* _Passage to read_
When you're inspired to call someone: Give them a call!

 Ever had the out-of-the-blue moment where you suddenly thought of someone you haven't heard of in a long while? You may not know why, but you desire to pick up the phone and dial the number of that person in your head. Well, I have. 


After spending some time on a phone call with an old friend, I realized it was timely and necessary. But before I continue, let me tell you how I met Melissa (not her true name).


One morning, I showed up at a local church in Texas. Melissa is one of the regular members. As a musician, I first noticed how dull the songs they sang were without accompaniment. So, with zeal and confidence, I offered to play the piano, and I learned that this was the first time anyone had played it for several years. Yes, the piano was clean, but it sure was quite rusty. 


To their excitement, many came to me and introduced themselves. After meeting most church members, Melissa walked towards me with her warmest smile and welcomed me with a hug. And over potluck, I learned how long they prayed for a pianist, and I was the answer. 


It warmed my heart that God led me to a place I can bring honor and praise through music. I prayed that God would send me to a place where I could be an instrument and a blessing. Among the many States of America, God sent me to Texas!

* _Data records_

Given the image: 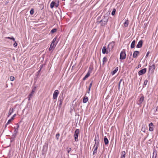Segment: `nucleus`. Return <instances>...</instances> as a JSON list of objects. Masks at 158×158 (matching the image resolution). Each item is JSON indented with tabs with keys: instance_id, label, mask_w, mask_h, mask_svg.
Segmentation results:
<instances>
[{
	"instance_id": "obj_1",
	"label": "nucleus",
	"mask_w": 158,
	"mask_h": 158,
	"mask_svg": "<svg viewBox=\"0 0 158 158\" xmlns=\"http://www.w3.org/2000/svg\"><path fill=\"white\" fill-rule=\"evenodd\" d=\"M56 37H55L52 41V42L50 45V47L49 49L50 51H51L52 52L54 50L55 48L57 42H56Z\"/></svg>"
},
{
	"instance_id": "obj_2",
	"label": "nucleus",
	"mask_w": 158,
	"mask_h": 158,
	"mask_svg": "<svg viewBox=\"0 0 158 158\" xmlns=\"http://www.w3.org/2000/svg\"><path fill=\"white\" fill-rule=\"evenodd\" d=\"M94 140L95 141V143L93 148L94 150L93 152V154L94 155H95L97 153L98 147L99 144V141L98 140H97L96 137H95Z\"/></svg>"
},
{
	"instance_id": "obj_3",
	"label": "nucleus",
	"mask_w": 158,
	"mask_h": 158,
	"mask_svg": "<svg viewBox=\"0 0 158 158\" xmlns=\"http://www.w3.org/2000/svg\"><path fill=\"white\" fill-rule=\"evenodd\" d=\"M80 131L79 129H77L74 132V139L75 141H78V134L80 133Z\"/></svg>"
},
{
	"instance_id": "obj_4",
	"label": "nucleus",
	"mask_w": 158,
	"mask_h": 158,
	"mask_svg": "<svg viewBox=\"0 0 158 158\" xmlns=\"http://www.w3.org/2000/svg\"><path fill=\"white\" fill-rule=\"evenodd\" d=\"M126 54L125 52V50L123 49L121 52L120 54V59L124 60L126 58Z\"/></svg>"
},
{
	"instance_id": "obj_5",
	"label": "nucleus",
	"mask_w": 158,
	"mask_h": 158,
	"mask_svg": "<svg viewBox=\"0 0 158 158\" xmlns=\"http://www.w3.org/2000/svg\"><path fill=\"white\" fill-rule=\"evenodd\" d=\"M115 45V42L112 41L109 44L108 46V48L110 50H112Z\"/></svg>"
},
{
	"instance_id": "obj_6",
	"label": "nucleus",
	"mask_w": 158,
	"mask_h": 158,
	"mask_svg": "<svg viewBox=\"0 0 158 158\" xmlns=\"http://www.w3.org/2000/svg\"><path fill=\"white\" fill-rule=\"evenodd\" d=\"M139 97V100L138 102V104L139 105H140L144 101V97L142 94L140 95Z\"/></svg>"
},
{
	"instance_id": "obj_7",
	"label": "nucleus",
	"mask_w": 158,
	"mask_h": 158,
	"mask_svg": "<svg viewBox=\"0 0 158 158\" xmlns=\"http://www.w3.org/2000/svg\"><path fill=\"white\" fill-rule=\"evenodd\" d=\"M36 87H35L34 88L32 89L31 93L28 96V100H30L32 97L34 93Z\"/></svg>"
},
{
	"instance_id": "obj_8",
	"label": "nucleus",
	"mask_w": 158,
	"mask_h": 158,
	"mask_svg": "<svg viewBox=\"0 0 158 158\" xmlns=\"http://www.w3.org/2000/svg\"><path fill=\"white\" fill-rule=\"evenodd\" d=\"M147 71V69L145 68L139 71L138 73V74L139 75H141L143 74H145Z\"/></svg>"
},
{
	"instance_id": "obj_9",
	"label": "nucleus",
	"mask_w": 158,
	"mask_h": 158,
	"mask_svg": "<svg viewBox=\"0 0 158 158\" xmlns=\"http://www.w3.org/2000/svg\"><path fill=\"white\" fill-rule=\"evenodd\" d=\"M59 91L58 90L55 91L53 94V98L54 99H56L59 94Z\"/></svg>"
},
{
	"instance_id": "obj_10",
	"label": "nucleus",
	"mask_w": 158,
	"mask_h": 158,
	"mask_svg": "<svg viewBox=\"0 0 158 158\" xmlns=\"http://www.w3.org/2000/svg\"><path fill=\"white\" fill-rule=\"evenodd\" d=\"M139 52L137 51H135L133 54V57L134 58H136L137 56L139 55Z\"/></svg>"
},
{
	"instance_id": "obj_11",
	"label": "nucleus",
	"mask_w": 158,
	"mask_h": 158,
	"mask_svg": "<svg viewBox=\"0 0 158 158\" xmlns=\"http://www.w3.org/2000/svg\"><path fill=\"white\" fill-rule=\"evenodd\" d=\"M16 114H15L10 119H9L8 120L6 124V125H7L10 123L11 121H12L14 119V118L16 116Z\"/></svg>"
},
{
	"instance_id": "obj_12",
	"label": "nucleus",
	"mask_w": 158,
	"mask_h": 158,
	"mask_svg": "<svg viewBox=\"0 0 158 158\" xmlns=\"http://www.w3.org/2000/svg\"><path fill=\"white\" fill-rule=\"evenodd\" d=\"M149 131H152L153 130L154 126L152 123H151L149 124Z\"/></svg>"
},
{
	"instance_id": "obj_13",
	"label": "nucleus",
	"mask_w": 158,
	"mask_h": 158,
	"mask_svg": "<svg viewBox=\"0 0 158 158\" xmlns=\"http://www.w3.org/2000/svg\"><path fill=\"white\" fill-rule=\"evenodd\" d=\"M143 44V40H140L138 42L137 45L136 46L137 48H140L142 46Z\"/></svg>"
},
{
	"instance_id": "obj_14",
	"label": "nucleus",
	"mask_w": 158,
	"mask_h": 158,
	"mask_svg": "<svg viewBox=\"0 0 158 158\" xmlns=\"http://www.w3.org/2000/svg\"><path fill=\"white\" fill-rule=\"evenodd\" d=\"M102 52L103 54H105V53L108 54V52L106 46H104L103 48L102 49Z\"/></svg>"
},
{
	"instance_id": "obj_15",
	"label": "nucleus",
	"mask_w": 158,
	"mask_h": 158,
	"mask_svg": "<svg viewBox=\"0 0 158 158\" xmlns=\"http://www.w3.org/2000/svg\"><path fill=\"white\" fill-rule=\"evenodd\" d=\"M104 18L101 20V22H104L105 23H107L108 20V18L106 16H104Z\"/></svg>"
},
{
	"instance_id": "obj_16",
	"label": "nucleus",
	"mask_w": 158,
	"mask_h": 158,
	"mask_svg": "<svg viewBox=\"0 0 158 158\" xmlns=\"http://www.w3.org/2000/svg\"><path fill=\"white\" fill-rule=\"evenodd\" d=\"M14 111V109L13 108H10L9 110L8 117L10 116Z\"/></svg>"
},
{
	"instance_id": "obj_17",
	"label": "nucleus",
	"mask_w": 158,
	"mask_h": 158,
	"mask_svg": "<svg viewBox=\"0 0 158 158\" xmlns=\"http://www.w3.org/2000/svg\"><path fill=\"white\" fill-rule=\"evenodd\" d=\"M107 61V57H103L102 60V65L104 66L105 64L106 63V62Z\"/></svg>"
},
{
	"instance_id": "obj_18",
	"label": "nucleus",
	"mask_w": 158,
	"mask_h": 158,
	"mask_svg": "<svg viewBox=\"0 0 158 158\" xmlns=\"http://www.w3.org/2000/svg\"><path fill=\"white\" fill-rule=\"evenodd\" d=\"M88 100L89 99L88 97L85 96L84 97L83 102L84 103H85L88 101Z\"/></svg>"
},
{
	"instance_id": "obj_19",
	"label": "nucleus",
	"mask_w": 158,
	"mask_h": 158,
	"mask_svg": "<svg viewBox=\"0 0 158 158\" xmlns=\"http://www.w3.org/2000/svg\"><path fill=\"white\" fill-rule=\"evenodd\" d=\"M155 69V64H153L152 65H150L149 67V70L152 69L153 70H154Z\"/></svg>"
},
{
	"instance_id": "obj_20",
	"label": "nucleus",
	"mask_w": 158,
	"mask_h": 158,
	"mask_svg": "<svg viewBox=\"0 0 158 158\" xmlns=\"http://www.w3.org/2000/svg\"><path fill=\"white\" fill-rule=\"evenodd\" d=\"M104 142L106 145L107 144L109 143V141L106 136L104 137Z\"/></svg>"
},
{
	"instance_id": "obj_21",
	"label": "nucleus",
	"mask_w": 158,
	"mask_h": 158,
	"mask_svg": "<svg viewBox=\"0 0 158 158\" xmlns=\"http://www.w3.org/2000/svg\"><path fill=\"white\" fill-rule=\"evenodd\" d=\"M118 67L116 68L115 69L111 72V74L112 75H114L118 71Z\"/></svg>"
},
{
	"instance_id": "obj_22",
	"label": "nucleus",
	"mask_w": 158,
	"mask_h": 158,
	"mask_svg": "<svg viewBox=\"0 0 158 158\" xmlns=\"http://www.w3.org/2000/svg\"><path fill=\"white\" fill-rule=\"evenodd\" d=\"M135 40H133L132 42L131 45V48H135Z\"/></svg>"
},
{
	"instance_id": "obj_23",
	"label": "nucleus",
	"mask_w": 158,
	"mask_h": 158,
	"mask_svg": "<svg viewBox=\"0 0 158 158\" xmlns=\"http://www.w3.org/2000/svg\"><path fill=\"white\" fill-rule=\"evenodd\" d=\"M126 152L125 151H123L121 152V158H125V157Z\"/></svg>"
},
{
	"instance_id": "obj_24",
	"label": "nucleus",
	"mask_w": 158,
	"mask_h": 158,
	"mask_svg": "<svg viewBox=\"0 0 158 158\" xmlns=\"http://www.w3.org/2000/svg\"><path fill=\"white\" fill-rule=\"evenodd\" d=\"M55 2L54 1L51 2L50 4V7L51 8H53L55 6Z\"/></svg>"
},
{
	"instance_id": "obj_25",
	"label": "nucleus",
	"mask_w": 158,
	"mask_h": 158,
	"mask_svg": "<svg viewBox=\"0 0 158 158\" xmlns=\"http://www.w3.org/2000/svg\"><path fill=\"white\" fill-rule=\"evenodd\" d=\"M90 75V73H87V74L85 75V76L83 78V80H85L86 78H88Z\"/></svg>"
},
{
	"instance_id": "obj_26",
	"label": "nucleus",
	"mask_w": 158,
	"mask_h": 158,
	"mask_svg": "<svg viewBox=\"0 0 158 158\" xmlns=\"http://www.w3.org/2000/svg\"><path fill=\"white\" fill-rule=\"evenodd\" d=\"M123 24L124 26L125 27H127L128 26L129 24L128 21V20L126 21Z\"/></svg>"
},
{
	"instance_id": "obj_27",
	"label": "nucleus",
	"mask_w": 158,
	"mask_h": 158,
	"mask_svg": "<svg viewBox=\"0 0 158 158\" xmlns=\"http://www.w3.org/2000/svg\"><path fill=\"white\" fill-rule=\"evenodd\" d=\"M157 156V154L156 152L153 151V153L152 158H156Z\"/></svg>"
},
{
	"instance_id": "obj_28",
	"label": "nucleus",
	"mask_w": 158,
	"mask_h": 158,
	"mask_svg": "<svg viewBox=\"0 0 158 158\" xmlns=\"http://www.w3.org/2000/svg\"><path fill=\"white\" fill-rule=\"evenodd\" d=\"M57 31V29L56 28L53 29L51 31V32L52 33H53L56 32Z\"/></svg>"
},
{
	"instance_id": "obj_29",
	"label": "nucleus",
	"mask_w": 158,
	"mask_h": 158,
	"mask_svg": "<svg viewBox=\"0 0 158 158\" xmlns=\"http://www.w3.org/2000/svg\"><path fill=\"white\" fill-rule=\"evenodd\" d=\"M6 38H7L8 39H9L12 40L14 41H15V38L13 37H6Z\"/></svg>"
},
{
	"instance_id": "obj_30",
	"label": "nucleus",
	"mask_w": 158,
	"mask_h": 158,
	"mask_svg": "<svg viewBox=\"0 0 158 158\" xmlns=\"http://www.w3.org/2000/svg\"><path fill=\"white\" fill-rule=\"evenodd\" d=\"M100 22L101 23V26H104L106 24H107V23H104V22H101V20L100 21Z\"/></svg>"
},
{
	"instance_id": "obj_31",
	"label": "nucleus",
	"mask_w": 158,
	"mask_h": 158,
	"mask_svg": "<svg viewBox=\"0 0 158 158\" xmlns=\"http://www.w3.org/2000/svg\"><path fill=\"white\" fill-rule=\"evenodd\" d=\"M93 70V68L89 67V70L88 71V73H89L90 74V73H91L92 70Z\"/></svg>"
},
{
	"instance_id": "obj_32",
	"label": "nucleus",
	"mask_w": 158,
	"mask_h": 158,
	"mask_svg": "<svg viewBox=\"0 0 158 158\" xmlns=\"http://www.w3.org/2000/svg\"><path fill=\"white\" fill-rule=\"evenodd\" d=\"M123 81V80L122 79H121L120 80L119 83H118V89H120V84L121 82Z\"/></svg>"
},
{
	"instance_id": "obj_33",
	"label": "nucleus",
	"mask_w": 158,
	"mask_h": 158,
	"mask_svg": "<svg viewBox=\"0 0 158 158\" xmlns=\"http://www.w3.org/2000/svg\"><path fill=\"white\" fill-rule=\"evenodd\" d=\"M116 12V10L115 9H114L111 13V14L112 15H115Z\"/></svg>"
},
{
	"instance_id": "obj_34",
	"label": "nucleus",
	"mask_w": 158,
	"mask_h": 158,
	"mask_svg": "<svg viewBox=\"0 0 158 158\" xmlns=\"http://www.w3.org/2000/svg\"><path fill=\"white\" fill-rule=\"evenodd\" d=\"M60 134L59 133L57 134L56 135V139L58 140L59 139V137H60Z\"/></svg>"
},
{
	"instance_id": "obj_35",
	"label": "nucleus",
	"mask_w": 158,
	"mask_h": 158,
	"mask_svg": "<svg viewBox=\"0 0 158 158\" xmlns=\"http://www.w3.org/2000/svg\"><path fill=\"white\" fill-rule=\"evenodd\" d=\"M148 82V80H145L144 81L143 85L146 86L147 85Z\"/></svg>"
},
{
	"instance_id": "obj_36",
	"label": "nucleus",
	"mask_w": 158,
	"mask_h": 158,
	"mask_svg": "<svg viewBox=\"0 0 158 158\" xmlns=\"http://www.w3.org/2000/svg\"><path fill=\"white\" fill-rule=\"evenodd\" d=\"M10 81H13L15 79V77L13 76H11L10 77Z\"/></svg>"
},
{
	"instance_id": "obj_37",
	"label": "nucleus",
	"mask_w": 158,
	"mask_h": 158,
	"mask_svg": "<svg viewBox=\"0 0 158 158\" xmlns=\"http://www.w3.org/2000/svg\"><path fill=\"white\" fill-rule=\"evenodd\" d=\"M72 149L70 148H68L67 149V152L68 153L71 151Z\"/></svg>"
},
{
	"instance_id": "obj_38",
	"label": "nucleus",
	"mask_w": 158,
	"mask_h": 158,
	"mask_svg": "<svg viewBox=\"0 0 158 158\" xmlns=\"http://www.w3.org/2000/svg\"><path fill=\"white\" fill-rule=\"evenodd\" d=\"M34 13V11L33 9H32L30 11V13L31 15H33Z\"/></svg>"
},
{
	"instance_id": "obj_39",
	"label": "nucleus",
	"mask_w": 158,
	"mask_h": 158,
	"mask_svg": "<svg viewBox=\"0 0 158 158\" xmlns=\"http://www.w3.org/2000/svg\"><path fill=\"white\" fill-rule=\"evenodd\" d=\"M15 42L13 44V46L15 47H16L17 45V43L15 41Z\"/></svg>"
},
{
	"instance_id": "obj_40",
	"label": "nucleus",
	"mask_w": 158,
	"mask_h": 158,
	"mask_svg": "<svg viewBox=\"0 0 158 158\" xmlns=\"http://www.w3.org/2000/svg\"><path fill=\"white\" fill-rule=\"evenodd\" d=\"M149 53H150V52H149V51H148L147 53V54H146V57L147 58L149 55Z\"/></svg>"
},
{
	"instance_id": "obj_41",
	"label": "nucleus",
	"mask_w": 158,
	"mask_h": 158,
	"mask_svg": "<svg viewBox=\"0 0 158 158\" xmlns=\"http://www.w3.org/2000/svg\"><path fill=\"white\" fill-rule=\"evenodd\" d=\"M58 6V4H57L56 3H55V6L56 7H57Z\"/></svg>"
},
{
	"instance_id": "obj_42",
	"label": "nucleus",
	"mask_w": 158,
	"mask_h": 158,
	"mask_svg": "<svg viewBox=\"0 0 158 158\" xmlns=\"http://www.w3.org/2000/svg\"><path fill=\"white\" fill-rule=\"evenodd\" d=\"M92 83L91 82V83L90 84H89V87H91V86H92Z\"/></svg>"
},
{
	"instance_id": "obj_43",
	"label": "nucleus",
	"mask_w": 158,
	"mask_h": 158,
	"mask_svg": "<svg viewBox=\"0 0 158 158\" xmlns=\"http://www.w3.org/2000/svg\"><path fill=\"white\" fill-rule=\"evenodd\" d=\"M91 88V87H89V91H90V90Z\"/></svg>"
},
{
	"instance_id": "obj_44",
	"label": "nucleus",
	"mask_w": 158,
	"mask_h": 158,
	"mask_svg": "<svg viewBox=\"0 0 158 158\" xmlns=\"http://www.w3.org/2000/svg\"><path fill=\"white\" fill-rule=\"evenodd\" d=\"M89 92L90 91H89V90L87 92V93H88V94H89Z\"/></svg>"
},
{
	"instance_id": "obj_45",
	"label": "nucleus",
	"mask_w": 158,
	"mask_h": 158,
	"mask_svg": "<svg viewBox=\"0 0 158 158\" xmlns=\"http://www.w3.org/2000/svg\"><path fill=\"white\" fill-rule=\"evenodd\" d=\"M62 0L63 1H65V0Z\"/></svg>"
}]
</instances>
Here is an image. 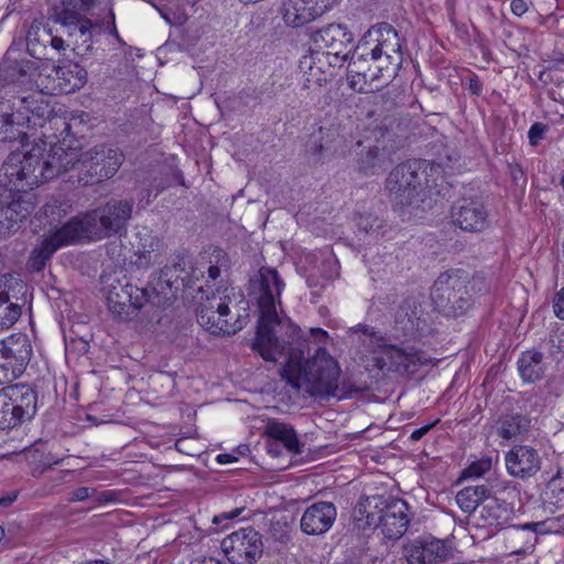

* _Exercise instructions_
Pick up the story above about calling an old friend named Melissa, and carry it on from its last sentence.

* _Result of this exercise_
Things were smooth and lovely for months in church. What a blessing! Until I learned about Melissa's indifference and jealousy toward me. She wasn't pleased about the church's support of me as the pianist. In her words, I took her spot. She refused any of my suggestions for church improvement.


Over time, I resented her, which evolved into a cold war between me and her. Eventually, I gave up trying to reconnect or care about the church. For over a year, we ceased all communications. 


When Melissa realized what had snowballed from her envy, she came to apologize. Not only did my heart turn cold, but it also hardened. Her multiple apologies didn't break the ice. As far as I am concerned, I am done with her.  


Thankfully, she didn't quit on me and kept praying for my heart to change and find forgiveness.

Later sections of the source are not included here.